- TEXTE FOURNI:
⁂

Motion 3: Reconnaître et agir sur l'urgence médicale et humanitaire liée à la dégradation de l'environnement, en particulier le changement climatique

Motion : Dans un contexte de crises amplifiées et accélérées, et de changement dans la configuration des catastrophes liées à la dégradation de l’environnement - en particulier le changement climatique -, et étant donné leurs effets importants sur la santé des populations vulnérables, l’Assemblée générale appelle l’OCB à passer à la vitesse supérieure en reconnaissant l’urgence médicale et humanitaire que ce contexte constitue et à agir en conséquence.

Cela devrait se traduire au niveau de l’OCB par :

  • une intensification de son analyse et de sa réponse et ce, de manière coordonnée;
  • une adaptation de ses approches médicales, opérationnelles et logistiques;
  • une affectation des ressources et des compétences nécessaires, et un renforcement des synergies interdisciplinaires;
  • un engagement plus fort du plaidoyer et du positionnement, interne et externe, et l’établissement des partenariats, compte tenu de la puissance de notre voix et de l'impact qu'elle génère.

Au niveau du mouvement, nous demandons à l'organisation de revoir sa stratégie globale face à la crise climatique et aux crises humanitaires qui s'ensuivent, et qu'une politique institutionnelle liée à la dégradation de l'environnement et à la santé soit adoptée sans tarder afin d’informer et guider au mieux les stratégies de réponse opérationnelle de MSF, les plans de réduction de son empreinte, ainsi que son positionnement interne et externe.

 


Informations de base : L’impact de la dégradation environnementale –en ce inclus le changement climatique (CC)- sur la santé, les déplacements et les conflits n'est plus discutable. Ils touchent de manière disproportionnée les plus vulnérables, ceux que MSF cherche à aider, et cette tendance est loin de faiblir.

Voici quelques exemples [1]:

  • La capacité vectorielle de transmission de la dengue fut en 2016 la plus élevée jamais enregistrée, tandis que la capacité de transmission du paludisme a augmenté de 28% dans les hauts plateaux subsahariens depuis les années 1950.
  • Le CC entraîne des augmentations dans les proportions de zones côtières propices aux épidémies de choléra (24% d’augmentation dans les zones côtières de la région Baltique par exemple), et il accroît l'habitat propice au vecteur de la fièvre de Lassa (le rongeur M. natalensis).

⁂

- CONSIGNES:
1 – D'après la motion, de combien la capacité de transmission du paludisme a-t-elle augmenté dans les hauts plateaux subsahariens depuis les années 1950 ?
2 – Mettez à jour le passage de la motion qui va de « Motion : Dans un » jusqu'à « agir en conséquence. », en remplaçant « populations » par « communautés ».

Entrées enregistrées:
⁂

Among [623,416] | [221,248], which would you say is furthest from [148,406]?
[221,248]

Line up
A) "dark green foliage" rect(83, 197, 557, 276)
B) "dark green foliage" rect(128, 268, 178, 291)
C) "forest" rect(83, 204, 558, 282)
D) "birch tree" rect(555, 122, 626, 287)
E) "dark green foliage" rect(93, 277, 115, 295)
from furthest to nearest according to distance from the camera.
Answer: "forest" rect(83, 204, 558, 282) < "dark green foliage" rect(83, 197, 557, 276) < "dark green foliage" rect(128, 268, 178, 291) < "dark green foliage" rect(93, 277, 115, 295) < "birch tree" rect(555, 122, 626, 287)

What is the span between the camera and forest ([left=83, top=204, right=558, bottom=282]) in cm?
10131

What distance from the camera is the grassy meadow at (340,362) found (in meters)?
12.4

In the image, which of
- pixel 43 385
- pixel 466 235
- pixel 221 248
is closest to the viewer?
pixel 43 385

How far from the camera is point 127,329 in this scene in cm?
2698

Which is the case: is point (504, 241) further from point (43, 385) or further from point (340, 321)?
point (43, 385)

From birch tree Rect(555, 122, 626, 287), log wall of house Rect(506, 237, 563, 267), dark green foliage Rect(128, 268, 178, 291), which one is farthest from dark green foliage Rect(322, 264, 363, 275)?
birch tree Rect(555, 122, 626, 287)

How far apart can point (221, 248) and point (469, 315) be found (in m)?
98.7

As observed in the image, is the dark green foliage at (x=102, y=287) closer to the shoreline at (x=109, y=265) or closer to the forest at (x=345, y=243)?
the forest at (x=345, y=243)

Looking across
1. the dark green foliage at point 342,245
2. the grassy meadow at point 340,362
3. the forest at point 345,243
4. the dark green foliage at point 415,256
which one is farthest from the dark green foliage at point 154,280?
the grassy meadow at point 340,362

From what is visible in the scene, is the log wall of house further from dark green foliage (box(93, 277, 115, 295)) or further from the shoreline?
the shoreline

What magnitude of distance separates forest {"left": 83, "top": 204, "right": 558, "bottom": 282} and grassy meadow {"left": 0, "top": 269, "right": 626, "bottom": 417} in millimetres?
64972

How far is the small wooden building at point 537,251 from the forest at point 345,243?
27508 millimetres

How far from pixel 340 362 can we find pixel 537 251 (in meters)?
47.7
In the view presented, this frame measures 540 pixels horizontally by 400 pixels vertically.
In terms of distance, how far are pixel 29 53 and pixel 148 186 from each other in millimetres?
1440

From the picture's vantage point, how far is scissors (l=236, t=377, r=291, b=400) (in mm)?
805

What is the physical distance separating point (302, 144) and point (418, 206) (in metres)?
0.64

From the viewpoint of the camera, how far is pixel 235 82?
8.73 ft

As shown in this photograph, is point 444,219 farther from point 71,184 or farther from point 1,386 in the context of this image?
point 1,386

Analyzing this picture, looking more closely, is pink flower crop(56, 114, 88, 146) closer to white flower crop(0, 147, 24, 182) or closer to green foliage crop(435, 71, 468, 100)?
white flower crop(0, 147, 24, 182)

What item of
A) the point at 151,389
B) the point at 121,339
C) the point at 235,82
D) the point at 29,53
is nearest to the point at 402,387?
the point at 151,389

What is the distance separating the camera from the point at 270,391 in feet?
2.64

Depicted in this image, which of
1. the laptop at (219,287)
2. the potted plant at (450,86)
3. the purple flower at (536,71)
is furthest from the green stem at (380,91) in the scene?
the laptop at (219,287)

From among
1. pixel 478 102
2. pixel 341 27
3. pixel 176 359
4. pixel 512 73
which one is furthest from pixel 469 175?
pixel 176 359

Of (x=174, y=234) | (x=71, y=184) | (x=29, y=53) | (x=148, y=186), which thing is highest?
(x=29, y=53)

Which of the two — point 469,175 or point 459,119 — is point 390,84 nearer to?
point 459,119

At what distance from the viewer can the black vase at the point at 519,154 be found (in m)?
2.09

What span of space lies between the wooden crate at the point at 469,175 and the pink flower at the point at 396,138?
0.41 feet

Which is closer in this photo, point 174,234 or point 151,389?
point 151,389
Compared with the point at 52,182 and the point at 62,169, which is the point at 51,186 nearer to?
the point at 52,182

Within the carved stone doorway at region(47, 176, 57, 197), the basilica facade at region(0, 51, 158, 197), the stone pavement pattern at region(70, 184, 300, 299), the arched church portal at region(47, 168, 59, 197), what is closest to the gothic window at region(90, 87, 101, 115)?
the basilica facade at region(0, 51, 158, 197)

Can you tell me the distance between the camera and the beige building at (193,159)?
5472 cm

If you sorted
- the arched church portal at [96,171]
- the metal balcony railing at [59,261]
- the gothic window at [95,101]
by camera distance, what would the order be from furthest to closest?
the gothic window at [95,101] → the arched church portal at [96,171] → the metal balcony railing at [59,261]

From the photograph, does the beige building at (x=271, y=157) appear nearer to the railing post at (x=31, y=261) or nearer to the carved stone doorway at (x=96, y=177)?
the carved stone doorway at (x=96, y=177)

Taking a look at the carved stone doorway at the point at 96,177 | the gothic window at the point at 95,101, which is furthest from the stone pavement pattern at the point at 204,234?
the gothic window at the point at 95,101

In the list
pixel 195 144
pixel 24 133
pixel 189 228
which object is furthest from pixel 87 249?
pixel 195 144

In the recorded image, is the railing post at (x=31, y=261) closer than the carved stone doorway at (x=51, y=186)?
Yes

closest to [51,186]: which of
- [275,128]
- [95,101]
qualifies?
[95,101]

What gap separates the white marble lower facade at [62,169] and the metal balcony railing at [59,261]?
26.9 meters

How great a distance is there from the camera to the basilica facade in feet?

⁂

- RÉPONSES:
1 – De 28 %.

2 –
Motion : Dans un contexte de crises amplifiées et accélérées, et de changement dans la configuration des catastrophes liées à la dégradation de l’environnement - en particulier le changement climatique -, et étant donné leurs effets importants sur la santé des communautés vulnérables, l’Assemblée générale appelle l’OCB à passer à la vitesse supérieure en reconnaissant l’urgence médicale et humanitaire que ce contexte constitue et à agir en conséquence.